Design analytics and experiment for group video calls
Company: Meta
Role: Data Scientist
Category: Analytics & Experimentation
Difficulty: hard
Interview Round: Technical Screen
You are evaluating a new Group Video Call feature in a messaging app. Using only product analytics (no user surveys), answer the following in depth:
1) Analyze relationships between users: Given access to historical messaging and 1:1 call data, propose a concrete plan to quantify tie strength and group affinity to identify who actually needs group calls. Specify at least five metrics (e.g., mutual message frequency, recency-weighted interaction score, common-neighbor count/triadic closure, thread-size distribution, co-call co-occurrence, clustering coefficient). Describe how you would segment users/threads and produce a ranked list of candidate groups to target at launch.
2) Instrumentation wishlist (recipient-focused): You cannot run a survey. Draft the exact event logs you want engineering to add to infer the recipient’s need for a group call. For each event (e.g., recipient sees incoming group call, attempts to add >1 participant from a 1:1 thread, attempts multi-dial, abandons add-participant flow, retries after failure), specify: event name, triggering UI action, required fields (user_id, thread_id, call_id, selected_participant_count, addressable_friend_count, prior_missed_calls_7d, network_type, device_os, error_code, latency_ms, local_time), and sampling/PII constraints. Explain how you would transform these logs into leading-indicator metrics of latent demand.
3) Choose a Meta proxy product: Pick one existing Meta product (e.g., Messenger, WhatsApp, Instagram, or Workplace) to use as a proxy for forecasting adoption and operational risks. Justify the choice with overlap of audience, call topology, encryption/infra constraints, and historical group-call usage. Define the exact proxy metrics you will read (activation, 1/7/28-day retention of group callers, average group size, call minutes/user, failure rate) and how you will translate them into targets for this product while adjusting for platform differences.

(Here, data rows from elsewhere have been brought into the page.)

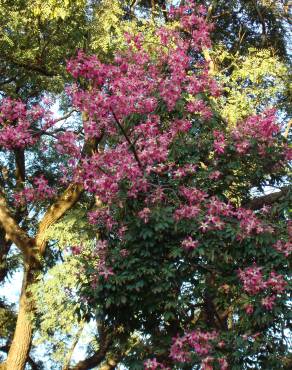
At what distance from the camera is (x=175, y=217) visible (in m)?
5.77

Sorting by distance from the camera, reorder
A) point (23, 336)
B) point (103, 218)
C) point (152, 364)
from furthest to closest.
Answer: point (23, 336), point (103, 218), point (152, 364)

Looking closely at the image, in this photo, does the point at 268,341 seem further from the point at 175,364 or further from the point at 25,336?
the point at 25,336

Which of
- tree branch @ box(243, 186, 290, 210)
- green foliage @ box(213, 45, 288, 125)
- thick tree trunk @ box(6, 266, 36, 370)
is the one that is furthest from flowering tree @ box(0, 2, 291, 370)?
thick tree trunk @ box(6, 266, 36, 370)

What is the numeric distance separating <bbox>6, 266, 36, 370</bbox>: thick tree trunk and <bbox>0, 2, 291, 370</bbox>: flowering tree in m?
3.52

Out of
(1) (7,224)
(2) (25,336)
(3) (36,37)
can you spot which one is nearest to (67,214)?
(1) (7,224)

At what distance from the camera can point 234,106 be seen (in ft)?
30.5

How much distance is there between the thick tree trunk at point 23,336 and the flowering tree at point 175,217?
3518mm

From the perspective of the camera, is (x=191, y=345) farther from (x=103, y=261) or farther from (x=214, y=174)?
(x=214, y=174)

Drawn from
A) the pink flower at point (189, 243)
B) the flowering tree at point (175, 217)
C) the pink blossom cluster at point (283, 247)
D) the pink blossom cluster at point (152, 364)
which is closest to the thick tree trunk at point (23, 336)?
the flowering tree at point (175, 217)

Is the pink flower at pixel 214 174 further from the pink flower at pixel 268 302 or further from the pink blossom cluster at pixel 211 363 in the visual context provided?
the pink blossom cluster at pixel 211 363

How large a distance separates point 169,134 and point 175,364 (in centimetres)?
249

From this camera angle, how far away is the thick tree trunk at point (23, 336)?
957 cm

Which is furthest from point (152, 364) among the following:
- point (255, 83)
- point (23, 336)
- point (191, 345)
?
point (255, 83)

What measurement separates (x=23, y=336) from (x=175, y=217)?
16.5 feet
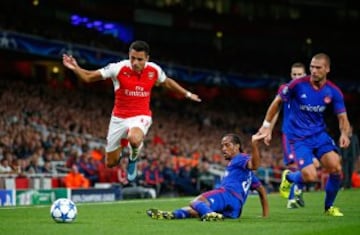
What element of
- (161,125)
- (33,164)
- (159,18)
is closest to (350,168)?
(33,164)

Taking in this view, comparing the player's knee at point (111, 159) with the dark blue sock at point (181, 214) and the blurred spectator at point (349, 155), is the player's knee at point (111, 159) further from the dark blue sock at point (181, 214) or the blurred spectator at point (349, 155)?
the blurred spectator at point (349, 155)

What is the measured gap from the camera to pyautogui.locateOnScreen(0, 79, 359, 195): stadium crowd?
24562 millimetres

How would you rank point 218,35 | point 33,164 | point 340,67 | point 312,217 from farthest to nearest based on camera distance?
point 340,67 < point 218,35 < point 33,164 < point 312,217

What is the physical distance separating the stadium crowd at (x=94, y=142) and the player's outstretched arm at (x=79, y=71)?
9771mm

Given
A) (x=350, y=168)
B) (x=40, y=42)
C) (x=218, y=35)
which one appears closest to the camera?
(x=350, y=168)

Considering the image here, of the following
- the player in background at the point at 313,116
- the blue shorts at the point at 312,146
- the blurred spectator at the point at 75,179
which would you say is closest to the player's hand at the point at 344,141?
the player in background at the point at 313,116

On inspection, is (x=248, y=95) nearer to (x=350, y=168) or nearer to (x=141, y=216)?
(x=350, y=168)

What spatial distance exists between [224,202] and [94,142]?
58.7 feet

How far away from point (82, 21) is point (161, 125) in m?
9.24

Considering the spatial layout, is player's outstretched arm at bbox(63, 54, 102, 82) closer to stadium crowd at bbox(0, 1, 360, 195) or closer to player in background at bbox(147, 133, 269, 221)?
player in background at bbox(147, 133, 269, 221)

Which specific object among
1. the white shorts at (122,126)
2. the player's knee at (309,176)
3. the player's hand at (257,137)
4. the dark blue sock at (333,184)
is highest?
the white shorts at (122,126)

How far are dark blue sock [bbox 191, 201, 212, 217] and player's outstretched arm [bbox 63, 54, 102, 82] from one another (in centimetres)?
267

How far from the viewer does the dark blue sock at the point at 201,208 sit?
1130 centimetres

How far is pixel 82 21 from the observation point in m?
42.3
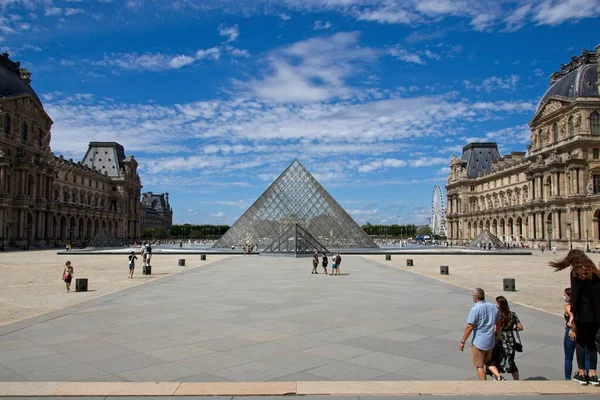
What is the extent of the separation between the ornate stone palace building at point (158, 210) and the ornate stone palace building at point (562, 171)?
320 feet

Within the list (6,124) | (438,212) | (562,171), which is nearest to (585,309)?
(562,171)

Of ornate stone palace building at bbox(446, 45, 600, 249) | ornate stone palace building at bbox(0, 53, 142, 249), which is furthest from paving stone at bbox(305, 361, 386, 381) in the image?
ornate stone palace building at bbox(0, 53, 142, 249)

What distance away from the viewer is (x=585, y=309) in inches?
180

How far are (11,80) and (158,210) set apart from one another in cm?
9350

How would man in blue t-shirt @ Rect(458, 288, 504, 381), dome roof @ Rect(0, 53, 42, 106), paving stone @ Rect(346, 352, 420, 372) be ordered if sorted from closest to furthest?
man in blue t-shirt @ Rect(458, 288, 504, 381) < paving stone @ Rect(346, 352, 420, 372) < dome roof @ Rect(0, 53, 42, 106)

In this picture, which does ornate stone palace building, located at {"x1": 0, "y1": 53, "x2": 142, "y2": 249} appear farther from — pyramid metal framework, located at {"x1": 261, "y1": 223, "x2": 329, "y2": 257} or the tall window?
the tall window

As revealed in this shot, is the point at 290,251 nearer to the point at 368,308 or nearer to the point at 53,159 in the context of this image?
the point at 368,308

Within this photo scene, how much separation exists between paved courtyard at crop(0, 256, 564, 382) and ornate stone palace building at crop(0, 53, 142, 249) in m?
43.9

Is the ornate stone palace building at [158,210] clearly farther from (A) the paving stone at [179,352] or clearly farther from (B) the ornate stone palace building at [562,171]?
(A) the paving stone at [179,352]

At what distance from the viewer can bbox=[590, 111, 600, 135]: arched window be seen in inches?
1991

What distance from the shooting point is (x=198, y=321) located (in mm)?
8766

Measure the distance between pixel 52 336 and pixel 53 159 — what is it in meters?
64.5

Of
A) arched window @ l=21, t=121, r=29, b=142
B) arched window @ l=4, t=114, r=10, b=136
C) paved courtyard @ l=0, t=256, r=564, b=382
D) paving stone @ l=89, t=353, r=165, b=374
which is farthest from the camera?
arched window @ l=21, t=121, r=29, b=142

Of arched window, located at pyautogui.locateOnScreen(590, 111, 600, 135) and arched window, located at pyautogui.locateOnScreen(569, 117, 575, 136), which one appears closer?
arched window, located at pyautogui.locateOnScreen(590, 111, 600, 135)
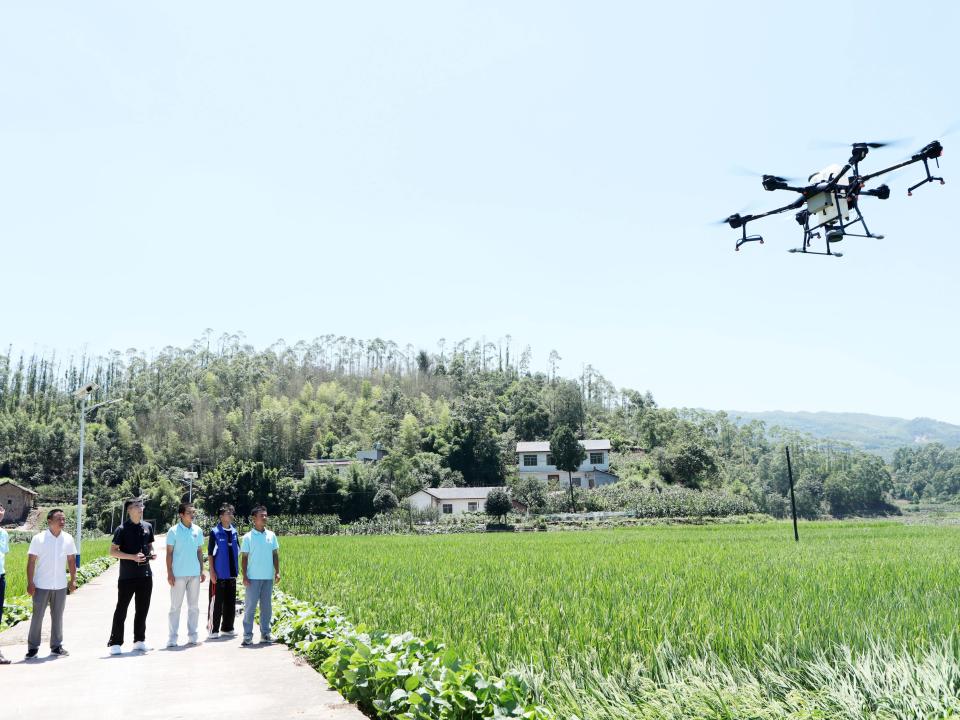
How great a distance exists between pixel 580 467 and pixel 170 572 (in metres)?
61.8

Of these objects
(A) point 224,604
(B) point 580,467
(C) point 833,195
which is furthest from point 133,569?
(B) point 580,467

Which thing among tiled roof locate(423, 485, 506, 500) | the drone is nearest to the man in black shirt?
the drone

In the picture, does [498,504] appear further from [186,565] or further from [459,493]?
[186,565]

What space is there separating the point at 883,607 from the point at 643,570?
6.29 metres

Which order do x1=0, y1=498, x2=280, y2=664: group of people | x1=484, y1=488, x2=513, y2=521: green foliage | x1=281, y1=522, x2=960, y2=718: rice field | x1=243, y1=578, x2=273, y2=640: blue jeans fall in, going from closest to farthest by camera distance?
x1=281, y1=522, x2=960, y2=718: rice field → x1=0, y1=498, x2=280, y2=664: group of people → x1=243, y1=578, x2=273, y2=640: blue jeans → x1=484, y1=488, x2=513, y2=521: green foliage

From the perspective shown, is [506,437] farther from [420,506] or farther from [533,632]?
[533,632]

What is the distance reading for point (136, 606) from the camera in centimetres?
835

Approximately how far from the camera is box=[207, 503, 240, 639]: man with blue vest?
30.3ft

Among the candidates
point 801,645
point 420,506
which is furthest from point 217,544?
point 420,506

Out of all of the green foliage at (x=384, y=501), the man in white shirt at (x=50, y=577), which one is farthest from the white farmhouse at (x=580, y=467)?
the man in white shirt at (x=50, y=577)

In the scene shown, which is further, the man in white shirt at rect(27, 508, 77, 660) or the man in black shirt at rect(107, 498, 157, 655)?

4) Set or reject a participant cap: Should the feature enforce a maximum group size at launch? Provide a data-backed decision framework using historical distribution of multi-party interactions, infra capacity, call quality trade-offs, and moderation/safety. Propose an initial cap and a playbook to ramp it (or remove it) using guardrail metrics (setup success, join success, end-to-end latency, crash rate, abuse rate) and stop conditions.
5) Experiment design with network effects and contamination: Design the primary experiment to measure incremental value. Specify: unit of randomization (user, thread, ego-network cluster, or community), how you will prevent/mitigate interference, and the exposure policy when a treated user calls a control friend (block vs. allow with shadow treatment vs. invite-only gate). Quantify expected contamination given average degree d and treatment share p; propose a method (e.g., graph clustering or household-level hashing) to keep cross-edge spillovers under X%. Include primary KPIs (e.g., incremental daily callers, minutes, sender/recipient satisfaction proxy), guardrails (delivery latency, crash, spam/abuse), power analysis inputs (MDE, variance, sample size, test duration), and a staged ramp plan. Finally, explain how you would measure and interpret direct vs. indirect network effects (e.g., k-factor, changes in clustering coefficient) within this experiment.
Quick Answer: This question evaluates product analytics and experimentation competencies, including tie-strength and group-affinity measurement, event-level instrumentation design, proxy-product forecasting, participant-cap constraints and operational trade-offs, and experiment design that accounts for network effects and contamination.